最初の二つなら何の問題もないが、彼女だった場合は問題しかない。あたしは今日まで、誰かの彼氏にちょっかいを出していたことになる。そして佐伯は、それを隠していたことになる。
言うタイミングがなかった、とは言わせない。
どこかで話すことが出来たはずだ。
何か理由があって話せなかったのか、単に異性二人からモテている状況が楽しくて言わなかったのか。せめて後者ではないことを祈るが、もしそうだった場合、しばらく立ち直れないかもしれない。
「……あ、そうだ」
棚からコップを取り出し壁に当てた。
論より証拠。実際に会話を聞けば、どういう関係なのかわかるだろう。
「……なら、……の…………あれ……」
「でも……うれ……、……と……」
ダメだ、話し声が小さ過ぎて上手く拾えない。
それでも根気強く、何分も、何十分も、耳を澄ませ続けた。真剣な話し合いなのか声が弾むようなことはなく、これといった情報はこちらに届かないのだが、
「……どこ……好き……」
「!?」
今のは明らかに佐伯の声だ。
どこ? 好き? え、どういうこと?
あたしの脳みそが、勝手に言葉を補填する。『僕のどこが好き?』と、甘い台詞を生成する。
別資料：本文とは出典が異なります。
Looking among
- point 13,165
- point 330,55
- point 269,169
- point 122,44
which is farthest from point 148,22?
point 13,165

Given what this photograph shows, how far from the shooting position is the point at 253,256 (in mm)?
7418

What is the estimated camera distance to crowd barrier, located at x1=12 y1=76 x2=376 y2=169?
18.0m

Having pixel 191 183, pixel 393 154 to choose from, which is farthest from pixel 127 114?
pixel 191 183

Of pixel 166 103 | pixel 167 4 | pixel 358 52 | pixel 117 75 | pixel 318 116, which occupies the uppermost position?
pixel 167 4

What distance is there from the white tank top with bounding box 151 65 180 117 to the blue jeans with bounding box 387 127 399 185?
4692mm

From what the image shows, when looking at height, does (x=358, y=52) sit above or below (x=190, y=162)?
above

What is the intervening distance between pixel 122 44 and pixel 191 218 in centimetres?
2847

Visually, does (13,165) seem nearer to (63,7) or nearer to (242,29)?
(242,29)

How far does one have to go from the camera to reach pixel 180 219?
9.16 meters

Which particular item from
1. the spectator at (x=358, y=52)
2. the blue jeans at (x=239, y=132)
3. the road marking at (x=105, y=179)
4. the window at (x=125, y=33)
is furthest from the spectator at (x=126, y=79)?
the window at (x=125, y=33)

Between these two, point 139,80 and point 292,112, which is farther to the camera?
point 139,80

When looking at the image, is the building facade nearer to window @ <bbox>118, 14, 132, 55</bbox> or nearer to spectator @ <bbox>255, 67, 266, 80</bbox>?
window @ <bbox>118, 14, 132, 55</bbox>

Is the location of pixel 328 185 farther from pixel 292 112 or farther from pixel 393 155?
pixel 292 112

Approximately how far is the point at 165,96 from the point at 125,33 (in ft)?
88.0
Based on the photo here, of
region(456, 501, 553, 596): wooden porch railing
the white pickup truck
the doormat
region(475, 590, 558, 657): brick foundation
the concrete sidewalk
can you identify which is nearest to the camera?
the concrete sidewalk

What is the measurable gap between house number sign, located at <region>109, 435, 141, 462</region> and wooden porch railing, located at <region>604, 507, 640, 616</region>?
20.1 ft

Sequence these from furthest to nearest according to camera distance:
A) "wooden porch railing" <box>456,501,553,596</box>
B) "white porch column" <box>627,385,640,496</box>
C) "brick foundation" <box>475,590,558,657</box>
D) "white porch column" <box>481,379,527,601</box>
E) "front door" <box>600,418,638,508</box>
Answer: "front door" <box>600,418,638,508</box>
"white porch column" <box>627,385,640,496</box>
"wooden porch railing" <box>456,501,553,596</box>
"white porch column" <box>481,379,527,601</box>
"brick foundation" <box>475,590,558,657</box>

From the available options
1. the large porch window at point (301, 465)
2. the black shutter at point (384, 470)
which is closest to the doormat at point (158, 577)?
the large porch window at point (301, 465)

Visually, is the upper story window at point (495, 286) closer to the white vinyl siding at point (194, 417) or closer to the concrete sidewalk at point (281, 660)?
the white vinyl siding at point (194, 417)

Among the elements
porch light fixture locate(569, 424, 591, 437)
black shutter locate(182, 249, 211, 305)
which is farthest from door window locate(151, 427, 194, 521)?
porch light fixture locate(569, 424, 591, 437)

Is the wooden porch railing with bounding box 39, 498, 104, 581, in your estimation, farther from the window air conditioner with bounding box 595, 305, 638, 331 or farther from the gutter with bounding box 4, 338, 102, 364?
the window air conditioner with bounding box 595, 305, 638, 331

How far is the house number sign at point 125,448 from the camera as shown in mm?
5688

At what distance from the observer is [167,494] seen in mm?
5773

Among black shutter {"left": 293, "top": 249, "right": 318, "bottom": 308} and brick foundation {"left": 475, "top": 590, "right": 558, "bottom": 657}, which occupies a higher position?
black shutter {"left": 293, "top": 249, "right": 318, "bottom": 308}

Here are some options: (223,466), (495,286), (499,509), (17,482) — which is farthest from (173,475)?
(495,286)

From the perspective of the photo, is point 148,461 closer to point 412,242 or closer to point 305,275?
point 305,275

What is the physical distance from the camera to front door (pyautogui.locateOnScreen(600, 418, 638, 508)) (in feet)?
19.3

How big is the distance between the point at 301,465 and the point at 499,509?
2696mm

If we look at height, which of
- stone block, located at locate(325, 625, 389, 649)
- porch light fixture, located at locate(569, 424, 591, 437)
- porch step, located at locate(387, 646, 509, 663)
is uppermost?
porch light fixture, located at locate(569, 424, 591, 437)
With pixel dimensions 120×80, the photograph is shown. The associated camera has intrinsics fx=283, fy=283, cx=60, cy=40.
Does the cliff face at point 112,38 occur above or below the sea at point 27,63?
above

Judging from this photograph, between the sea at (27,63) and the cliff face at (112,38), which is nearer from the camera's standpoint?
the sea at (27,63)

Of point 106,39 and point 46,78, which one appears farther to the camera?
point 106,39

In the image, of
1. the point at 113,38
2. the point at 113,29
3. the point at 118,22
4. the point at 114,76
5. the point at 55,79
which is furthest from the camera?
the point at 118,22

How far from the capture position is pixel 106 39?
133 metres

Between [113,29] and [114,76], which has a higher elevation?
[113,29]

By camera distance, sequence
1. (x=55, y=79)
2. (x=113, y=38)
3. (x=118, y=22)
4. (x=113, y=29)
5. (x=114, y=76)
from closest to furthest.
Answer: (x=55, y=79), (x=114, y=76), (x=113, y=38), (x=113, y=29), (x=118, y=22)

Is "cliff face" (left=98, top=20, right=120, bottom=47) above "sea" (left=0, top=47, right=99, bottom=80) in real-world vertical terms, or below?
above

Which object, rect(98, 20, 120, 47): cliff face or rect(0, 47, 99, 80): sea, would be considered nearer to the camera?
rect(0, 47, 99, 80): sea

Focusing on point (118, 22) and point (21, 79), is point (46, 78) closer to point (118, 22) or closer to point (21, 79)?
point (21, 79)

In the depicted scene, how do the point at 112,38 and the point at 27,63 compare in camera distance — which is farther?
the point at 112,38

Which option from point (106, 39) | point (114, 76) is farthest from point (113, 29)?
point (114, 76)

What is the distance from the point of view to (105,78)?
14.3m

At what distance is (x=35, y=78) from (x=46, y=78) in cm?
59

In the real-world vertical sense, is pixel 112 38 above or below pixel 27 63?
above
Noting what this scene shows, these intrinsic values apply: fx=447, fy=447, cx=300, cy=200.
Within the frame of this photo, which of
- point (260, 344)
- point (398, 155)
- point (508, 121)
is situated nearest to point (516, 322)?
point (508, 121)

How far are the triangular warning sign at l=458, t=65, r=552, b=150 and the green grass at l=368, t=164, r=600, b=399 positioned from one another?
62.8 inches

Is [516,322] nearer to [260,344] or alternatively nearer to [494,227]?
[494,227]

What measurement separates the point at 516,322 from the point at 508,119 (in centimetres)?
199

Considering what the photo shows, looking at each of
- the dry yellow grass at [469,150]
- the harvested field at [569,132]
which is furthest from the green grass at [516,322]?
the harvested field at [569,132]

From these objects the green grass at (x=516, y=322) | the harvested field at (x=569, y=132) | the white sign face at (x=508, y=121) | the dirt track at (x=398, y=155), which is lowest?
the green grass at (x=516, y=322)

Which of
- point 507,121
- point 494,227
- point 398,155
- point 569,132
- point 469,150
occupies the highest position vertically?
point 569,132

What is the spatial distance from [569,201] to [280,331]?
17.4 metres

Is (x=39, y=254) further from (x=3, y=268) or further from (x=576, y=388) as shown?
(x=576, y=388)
「違うっ、違うっ……何かの間違い、そんなことは言ってない、はず……!」
きっとそう。そうに違いない。
「……僕も…………好き……」
「!?」
間の会話は拾えなかったが、またしても佐伯の声が聞こえてきた。
今回ばかりは補填するまでもない。もうそういうことだ、絶対にそういうことだ!
い、いやいや。落ち着け、あたし。もっとクールになろう。
『僕も…………好き……』なのだから、『僕もカレーライス好き』かもしれない。さっきの台詞だって、『どこのカレー屋好き』かもしれない。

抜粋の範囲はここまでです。